- Work required -
Can you rewrite all the records, changing "long dark tail" to "tail feathers" and leaving everything else the same?

- Provided material -
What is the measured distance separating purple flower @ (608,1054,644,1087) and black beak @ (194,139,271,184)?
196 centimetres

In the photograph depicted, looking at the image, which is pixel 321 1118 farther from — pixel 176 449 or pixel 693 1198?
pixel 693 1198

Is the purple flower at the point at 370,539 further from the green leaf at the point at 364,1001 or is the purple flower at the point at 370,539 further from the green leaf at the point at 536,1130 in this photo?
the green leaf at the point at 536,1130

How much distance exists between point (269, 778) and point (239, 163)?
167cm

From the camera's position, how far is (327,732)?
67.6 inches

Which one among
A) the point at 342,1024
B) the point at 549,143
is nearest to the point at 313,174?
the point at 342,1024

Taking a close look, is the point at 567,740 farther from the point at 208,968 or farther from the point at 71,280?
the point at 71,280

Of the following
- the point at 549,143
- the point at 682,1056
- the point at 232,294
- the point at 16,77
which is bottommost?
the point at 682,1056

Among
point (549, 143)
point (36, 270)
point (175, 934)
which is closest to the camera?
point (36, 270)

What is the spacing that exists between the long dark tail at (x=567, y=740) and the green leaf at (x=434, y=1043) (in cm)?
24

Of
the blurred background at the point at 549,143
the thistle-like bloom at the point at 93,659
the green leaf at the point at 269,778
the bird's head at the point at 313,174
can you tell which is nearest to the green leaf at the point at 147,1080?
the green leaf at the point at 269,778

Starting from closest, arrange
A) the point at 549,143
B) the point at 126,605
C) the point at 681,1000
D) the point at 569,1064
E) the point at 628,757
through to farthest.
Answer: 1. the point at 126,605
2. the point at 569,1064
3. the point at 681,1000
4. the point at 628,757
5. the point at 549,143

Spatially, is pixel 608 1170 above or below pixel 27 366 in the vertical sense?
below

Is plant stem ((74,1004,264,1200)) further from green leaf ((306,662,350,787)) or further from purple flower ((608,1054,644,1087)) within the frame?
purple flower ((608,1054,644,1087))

- The response -
What is the measured distance separating purple flower @ (608,1054,644,1087) and black beak @ (194,139,271,184)?
196 centimetres

In the photograph depicted, looking at the image, which is pixel 321 1118 farther from — pixel 176 449 or pixel 693 1198?
pixel 693 1198

Is the purple flower at the point at 370,539 further from the green leaf at the point at 364,1001 or is the purple flower at the point at 370,539 further from the green leaf at the point at 536,1130 in this photo?
the green leaf at the point at 536,1130

How much distance exists between point (269, 778) and point (239, 163)?
167cm

From the camera's position, how far is (327,732)?
67.6 inches

Which one among
A) the point at 342,1024
B) the point at 549,143
is nearest to the point at 313,174?
the point at 342,1024

Taking a close look, is the point at 567,740 farther from the point at 208,968 or farther from the point at 71,280?
the point at 71,280

Of the following
- the point at 549,143
- the point at 682,1056
- the point at 232,294
- the point at 16,77
which is bottommost?
the point at 682,1056

Among
point (549, 143)
point (36, 270)
point (175, 934)
which is closest to the camera?
point (36, 270)

What is the spacing that exists between the tail feathers at (x=567, y=740) and the green leaf at (x=434, y=1043) (in cm)?
24

Of
the blurred background at the point at 549,143
the thistle-like bloom at the point at 93,659
the green leaf at the point at 269,778
the bird's head at the point at 313,174
can you tell which is nearest to the green leaf at the point at 147,1080?
the green leaf at the point at 269,778

Starting from closest, arrange
A) the point at 549,143
B) the point at 126,605
C) the point at 681,1000
D) the point at 569,1064
E) the point at 628,757
through to farthest.
Answer: 1. the point at 126,605
2. the point at 569,1064
3. the point at 681,1000
4. the point at 628,757
5. the point at 549,143

Spatially, is pixel 608 1170 above or below pixel 27 366 in the vertical sense?
below

Is plant stem ((74,1004,264,1200)) further from green leaf ((306,662,350,787)) or further from purple flower ((608,1054,644,1087)) within the frame?
purple flower ((608,1054,644,1087))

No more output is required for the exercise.